About this task: Keeping each line exactly as it is, output all of the records.

Saved entries
----------------

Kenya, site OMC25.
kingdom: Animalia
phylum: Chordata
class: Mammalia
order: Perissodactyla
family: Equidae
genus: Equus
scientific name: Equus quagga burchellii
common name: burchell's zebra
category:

----------------

Exercise output:
Kenya, site OMC25.
kingdom: Animalia
phylum: Chordata
class: Mammalia
order: Perissodactyla
family: Equidae
genus: Equus
scientific name: Equus quagga burchellii
common name: burchell's zebra
category:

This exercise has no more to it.